Steve Verity, IPWEA’s Principal Advisor on Asset Management, agrees. “The state of local government infrastructure assets overall has plateaued,” he says. “In terms of condition, it may have improved slightly in recent years, but function and particularly capacity remain worrying.”

Topline figures

Information included in the NSoA report was based on survey data provided by 454 LGAs (85 per cent of all councils). At the end of the 2019-20 financial year, it was estimated the replacement cost of local government assets (excluding land, plant and equipment) was $533 billion. This represents an investment of approximately $21,000 for every person in Australia.

These assets were rated on their condition (the value of service quality), function (how fit for purpose they are now and, in the future,) and capacity (degree of utilisation and, whether we need more or less of them).

Alexandra says the 2021 NSoA highlights the gap between what local governments currently spend on community infrastructure assets and what they would need to spend ensuring assets are properly maintained. She believes this “highlights the importance of continuous improvement in our systems to support our communities for the future – including helping councils invest in asset management training, technology and software enhancements, skills development and information sharing”.

Additional NSoA findings

Some notable topline numbers from the NSoA report:

  • The value of overall infrastructure has grown steadily – 6.4 per cent per annum;
  • The estimated total asset replacement cost is $533 billion;
  • Assets are being consumed at an estimated rate of $7.7 billion (1.6 per cent) per year. This is equivalent to $304 per person in Australia every year;
  • The remaining service potential of local government infrastructure is increasing resulting in the average age of local government infrastructure to decrease;
  • On average, infrastructure is expected to last longer than originally anticipated;
  • Councils in rural and remote areas are more likely to hold older infrastructure.

Areas of concern

Although there are positives in the report for Australia’s local government infrastructure, some areas will require significant investment to rectify.

The proportion of assets deemed in poor condition may be low and relatively unchanged at around 10 per cent, but this equates to $51 billion of infrastructure that needs some form of intervention to ensure services remain at current levels. There is also between $106 billion and $138 billion (20 to 26 per cent) of infrastructure considered in fair condition. These assets will require an increasing amount of maintenance in coming years if they aren’t managed effectively. While these assets may meet current demands, they are on the verge of falling into the poor category.

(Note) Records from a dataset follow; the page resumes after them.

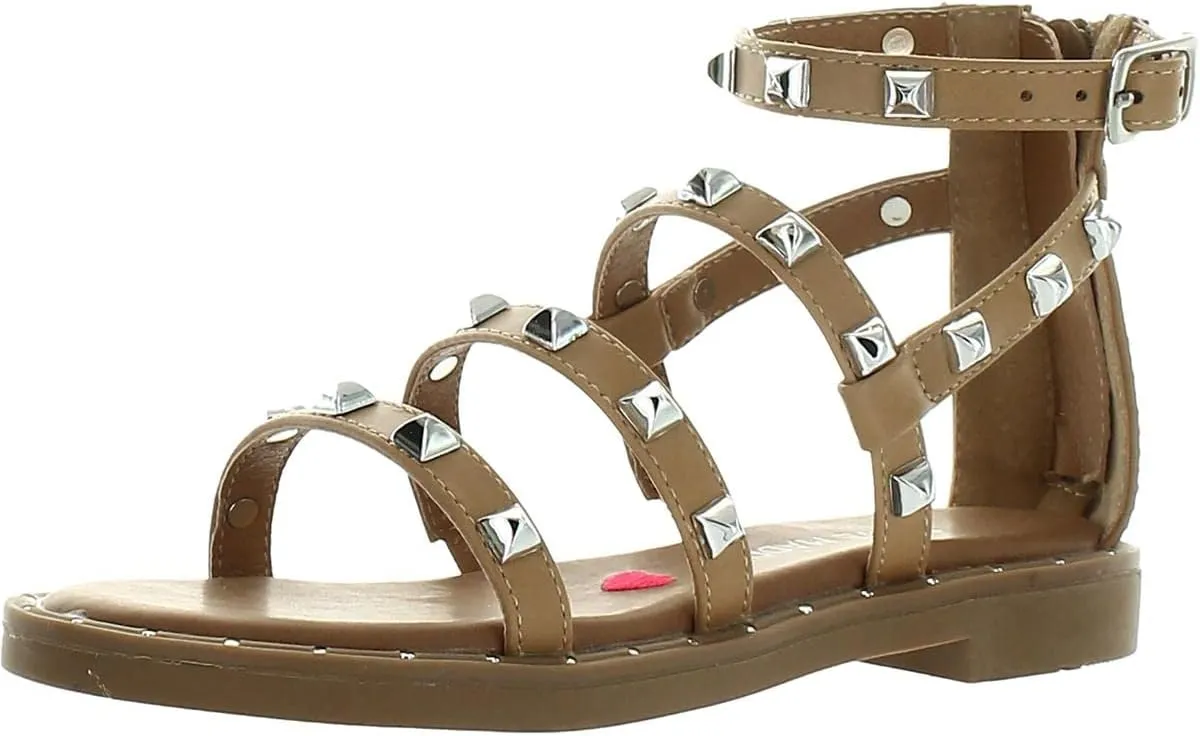Steve Madden Girl's Travel Flat Sandal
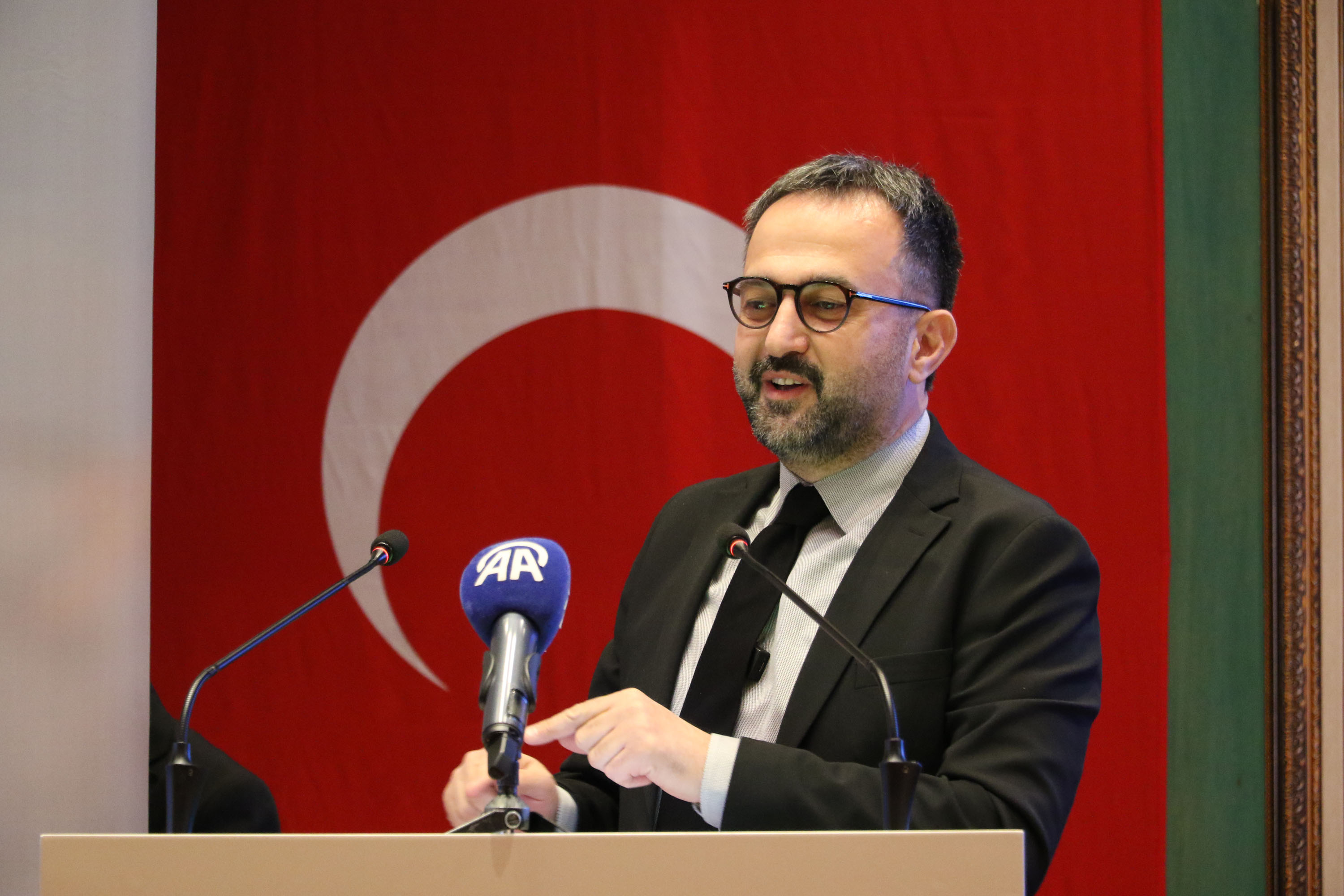 Ankara Kent Konseyi Başkanı Halil İbrahim Yılmaz Iklim Elçisi Ödülü Aldı (1)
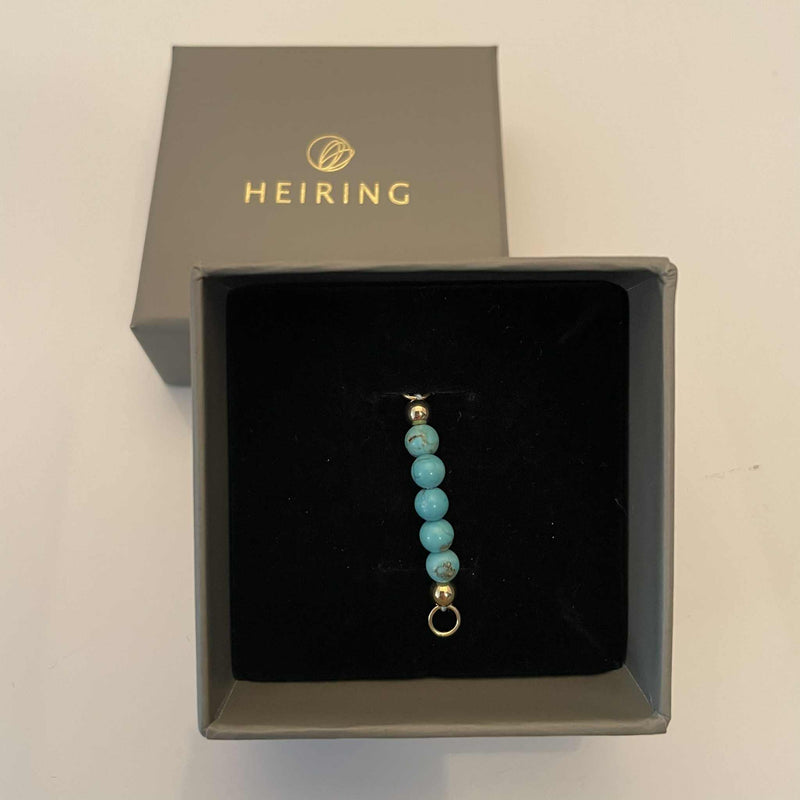 Turquoise top for bangle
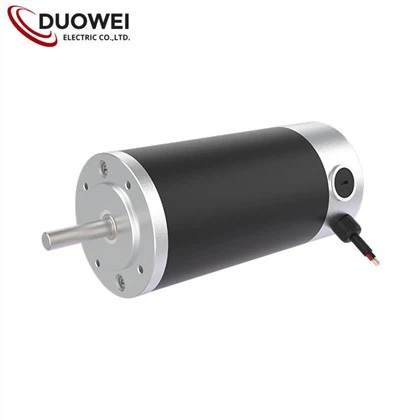 300W borstad likströmsmotor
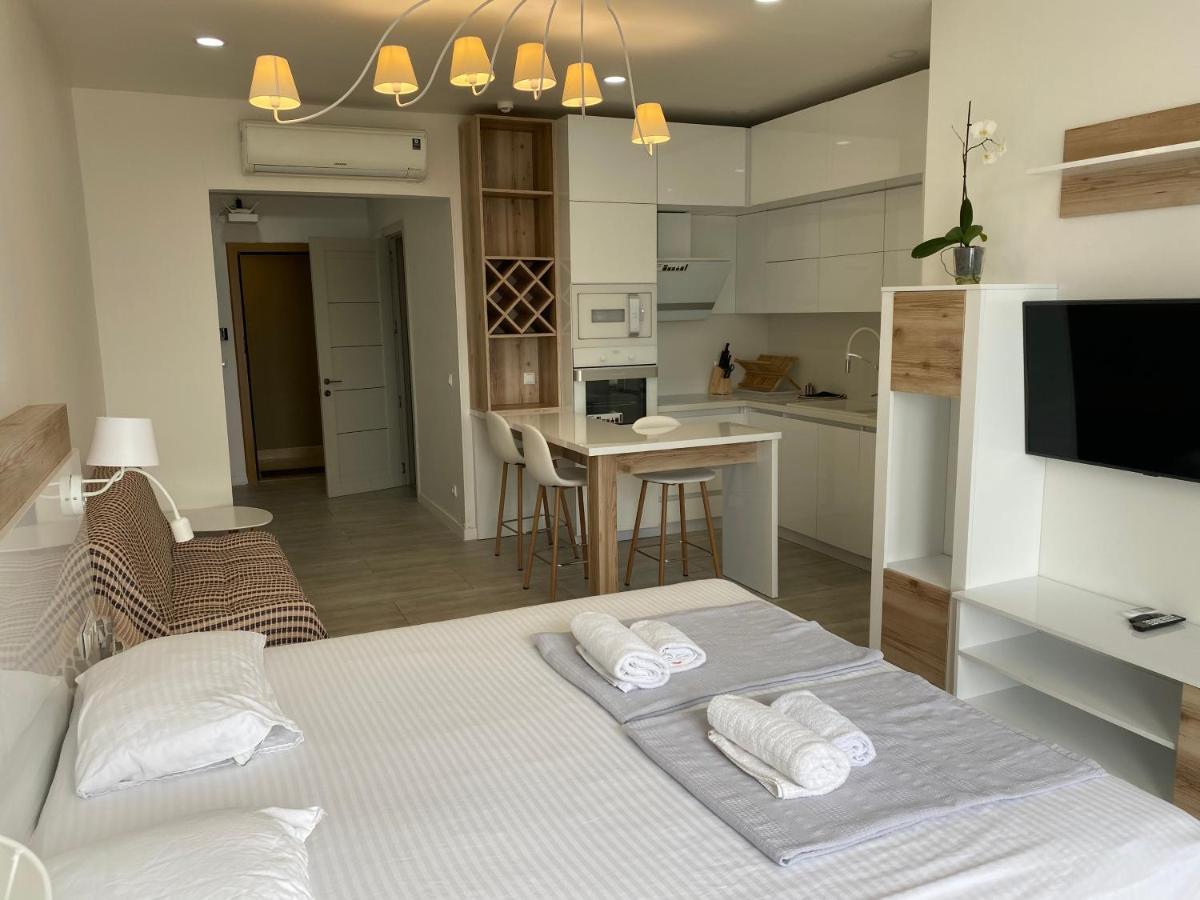 Apartment In Porta Batumi Tower Exterior foto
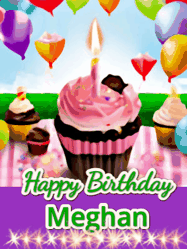 Happy Birthday Meghan GIF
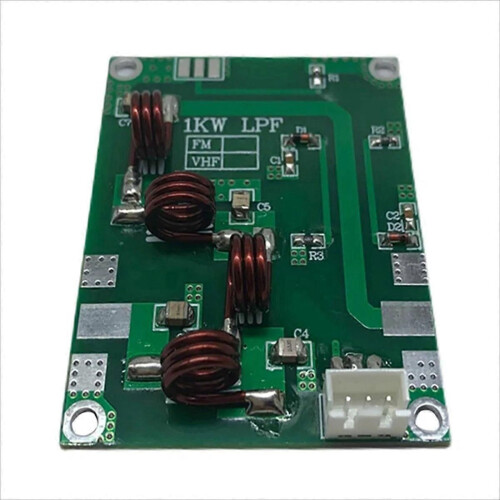 0-1KW 88-108MHz FM Low Pass Filter Coupler LFP Frequency Filtering
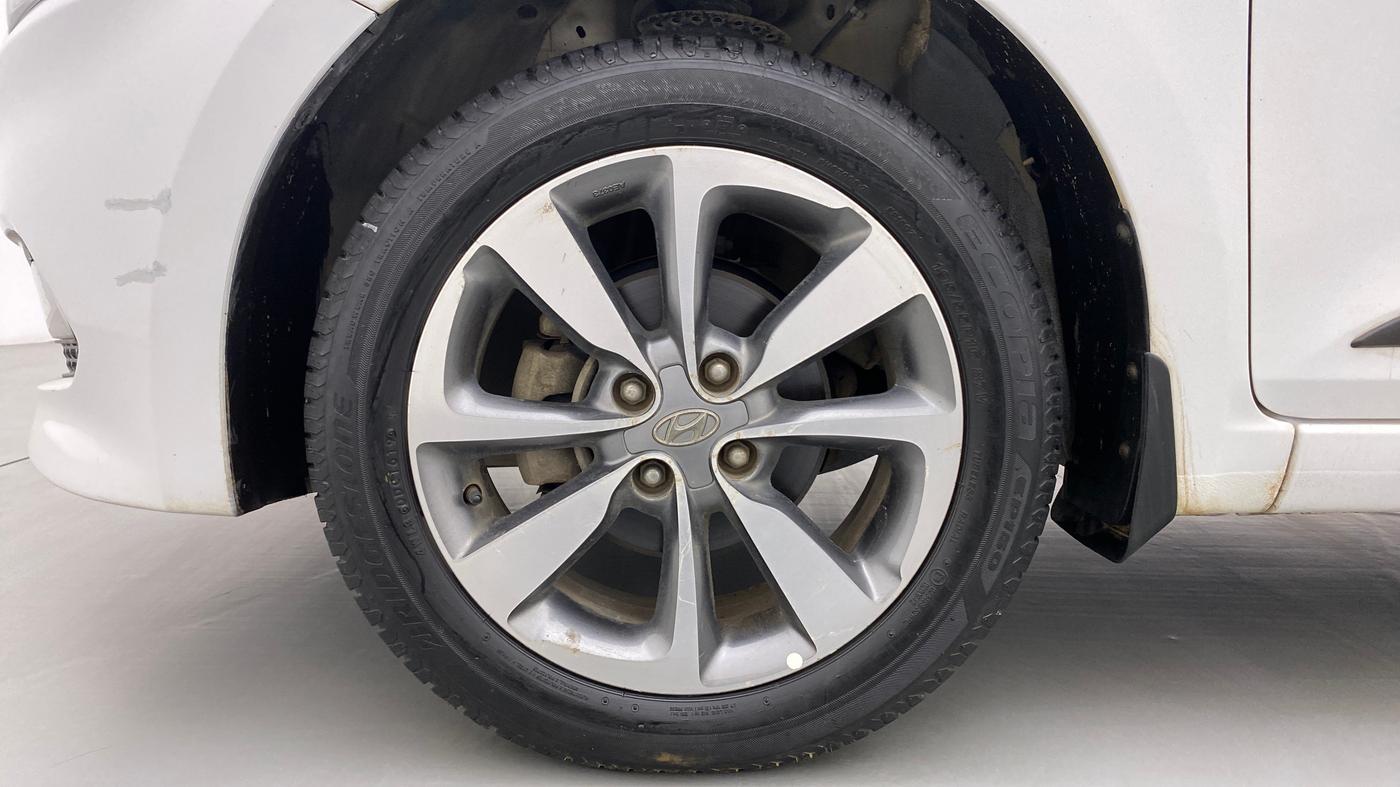 2015 Hyundai Elite i20 ASTA 1.4 CRDI, Diesel, Manual, 69,572 km, Left Front Wheel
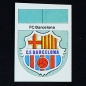 Preview: FC Barcelona Wappen Americana Sticker No. 139 - Fußball 79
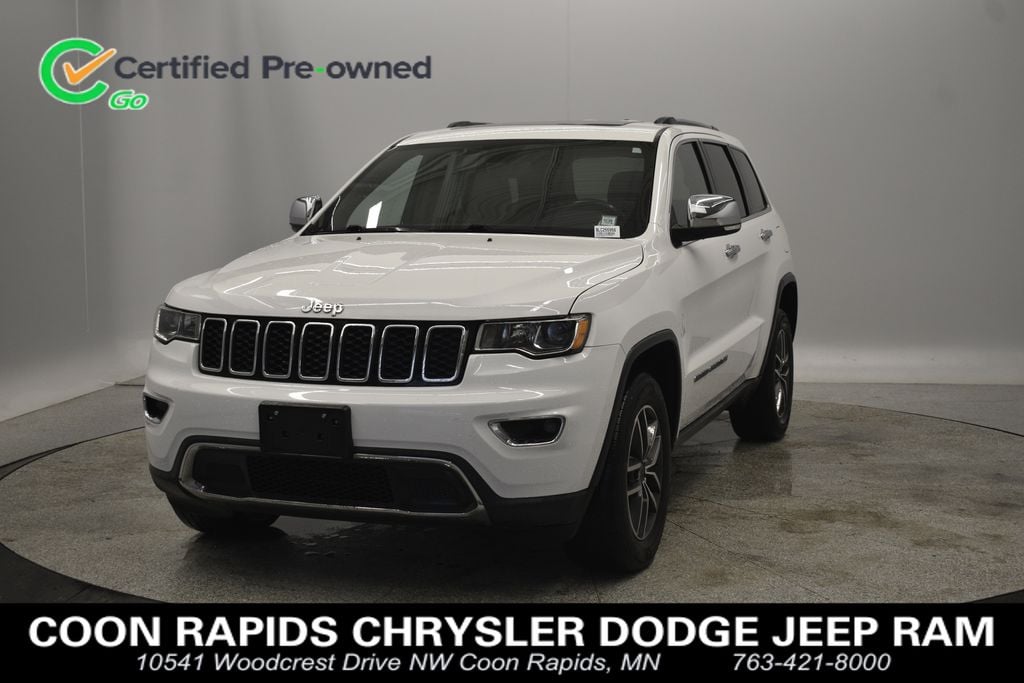 Thumbnail: 2020 Jeep Grand Cherokee - 1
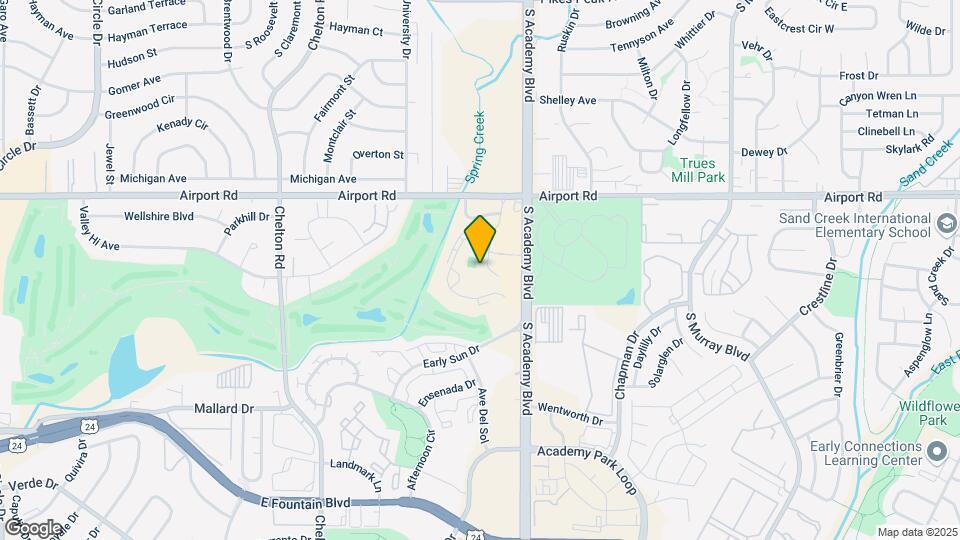 411 Lakewood Cir, Unit C-407 Map and Location Details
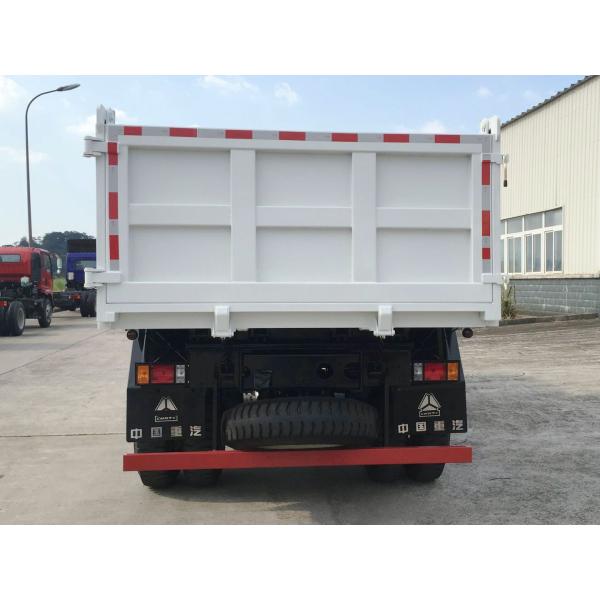 Small Tip Sinotruck RHD 3 - 10 Ton Light Duty Dump Tipper Truck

Steve believes effective long-term planning is the key to success. “Local government does a really good job of delivering services to our communities,” he says. “The key concern is its ability to plan for the long-term. 

“Short-term decisions without due consideration of the long-term implications can have a cumulative effect, negatively impacting its ability to operate sustainably. We need to ensure we have skilled asset managers capable of reporting the capacity of the organisation to meet its strategic objectives.”

Alexandra believes an increase in government investment is also needed. “In the lead up to the 2022 Federal Election, ALGA will be seeking commitments as they relate to economic recovery, transport and community infrastructure and building resilience,” she says.